SUPPLIED ENTRIES:
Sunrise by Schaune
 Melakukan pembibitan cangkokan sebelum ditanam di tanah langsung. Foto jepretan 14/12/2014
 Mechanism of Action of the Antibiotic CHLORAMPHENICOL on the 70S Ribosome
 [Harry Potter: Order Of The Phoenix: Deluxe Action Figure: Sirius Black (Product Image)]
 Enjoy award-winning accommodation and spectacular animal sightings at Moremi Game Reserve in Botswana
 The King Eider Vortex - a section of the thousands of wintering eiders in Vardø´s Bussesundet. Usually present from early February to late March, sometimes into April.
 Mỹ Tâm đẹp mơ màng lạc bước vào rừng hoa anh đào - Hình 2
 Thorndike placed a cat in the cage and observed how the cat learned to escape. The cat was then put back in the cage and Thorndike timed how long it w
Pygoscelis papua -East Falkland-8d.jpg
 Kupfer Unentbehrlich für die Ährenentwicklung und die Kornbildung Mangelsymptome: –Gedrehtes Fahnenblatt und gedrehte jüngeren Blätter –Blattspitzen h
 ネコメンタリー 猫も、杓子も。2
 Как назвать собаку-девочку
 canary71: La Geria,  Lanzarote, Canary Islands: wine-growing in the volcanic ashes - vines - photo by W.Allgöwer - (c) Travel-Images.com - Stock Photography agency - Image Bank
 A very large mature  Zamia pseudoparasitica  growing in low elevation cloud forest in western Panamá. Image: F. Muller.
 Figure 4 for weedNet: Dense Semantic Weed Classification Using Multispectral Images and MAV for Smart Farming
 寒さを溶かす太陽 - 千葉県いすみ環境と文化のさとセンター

PROBLEM:
Your output is to be the lines of the listing, exact and complete, starting at the first and ending with the line that contains "- Image Bank".

WRITTEN SOLUTION:
Sunrise by Schaune
 Melakukan pembibitan cangkokan sebelum ditanam di tanah langsung. Foto jepretan 14/12/2014
 Mechanism of Action of the Antibiotic CHLORAMPHENICOL on the 70S Ribosome
 [Harry Potter: Order Of The Phoenix: Deluxe Action Figure: Sirius Black (Product Image)]
 Enjoy award-winning accommodation and spectacular animal sightings at Moremi Game Reserve in Botswana
 The King Eider Vortex - a section of the thousands of wintering eiders in Vardø´s Bussesundet. Usually present from early February to late March, sometimes into April.
 Mỹ Tâm đẹp mơ màng lạc bước vào rừng hoa anh đào - Hình 2
 Thorndike placed a cat in the cage and observed how the cat learned to escape. The cat was then put back in the cage and Thorndike timed how long it w
Pygoscelis papua -East Falkland-8d.jpg
 Kupfer Unentbehrlich für die Ährenentwicklung und die Kornbildung Mangelsymptome: –Gedrehtes Fahnenblatt und gedrehte jüngeren Blätter –Blattspitzen h
 ネコメンタリー 猫も、杓子も。2
 Как назвать собаку-девочку
 canary71: La Geria,  Lanzarote, Canary Islands: wine-growing in the volcanic ashes - vines - photo by W.Allgöwer - (c) Travel-Images.com - Stock Photography agency - Image Bank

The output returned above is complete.